Your objective
Scan the lines below for the string "over" and copy every one that has it.
[[ Records for the exercise open ]]
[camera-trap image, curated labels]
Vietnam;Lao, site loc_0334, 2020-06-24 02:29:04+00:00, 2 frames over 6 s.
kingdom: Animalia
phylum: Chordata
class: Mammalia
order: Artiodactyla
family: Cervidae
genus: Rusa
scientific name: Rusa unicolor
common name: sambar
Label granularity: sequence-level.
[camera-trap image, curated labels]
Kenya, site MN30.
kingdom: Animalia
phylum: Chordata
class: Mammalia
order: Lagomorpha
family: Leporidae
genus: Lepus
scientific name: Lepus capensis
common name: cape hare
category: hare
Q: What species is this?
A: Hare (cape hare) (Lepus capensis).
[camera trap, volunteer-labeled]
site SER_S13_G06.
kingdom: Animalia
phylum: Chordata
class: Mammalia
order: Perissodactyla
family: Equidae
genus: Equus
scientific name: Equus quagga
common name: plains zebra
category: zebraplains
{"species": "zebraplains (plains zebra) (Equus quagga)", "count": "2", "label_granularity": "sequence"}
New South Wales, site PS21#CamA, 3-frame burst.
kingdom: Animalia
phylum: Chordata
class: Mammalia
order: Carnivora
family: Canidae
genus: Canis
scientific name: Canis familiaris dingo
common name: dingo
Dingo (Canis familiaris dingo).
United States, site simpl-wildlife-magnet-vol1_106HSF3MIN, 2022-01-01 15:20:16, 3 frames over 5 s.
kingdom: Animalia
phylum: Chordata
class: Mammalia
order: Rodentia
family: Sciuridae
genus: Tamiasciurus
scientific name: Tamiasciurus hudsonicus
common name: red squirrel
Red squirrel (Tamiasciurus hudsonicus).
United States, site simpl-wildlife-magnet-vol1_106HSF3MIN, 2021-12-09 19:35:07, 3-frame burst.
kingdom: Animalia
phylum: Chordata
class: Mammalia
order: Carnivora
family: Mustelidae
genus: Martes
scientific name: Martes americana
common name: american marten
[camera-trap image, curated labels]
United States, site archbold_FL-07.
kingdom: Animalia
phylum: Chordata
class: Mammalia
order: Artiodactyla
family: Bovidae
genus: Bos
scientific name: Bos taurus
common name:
[[ Records for the exercise closed ]]
Result of this exercise
Vietnam;Lao, site loc_0334, 2020-06-24 02:29:04+00:00, 2 frames over 6 s.
United States, site simpl-wildlife-magnet-vol1_106HSF3MIN, 2022-01-01 15:20:16, 3 frames over 5 s.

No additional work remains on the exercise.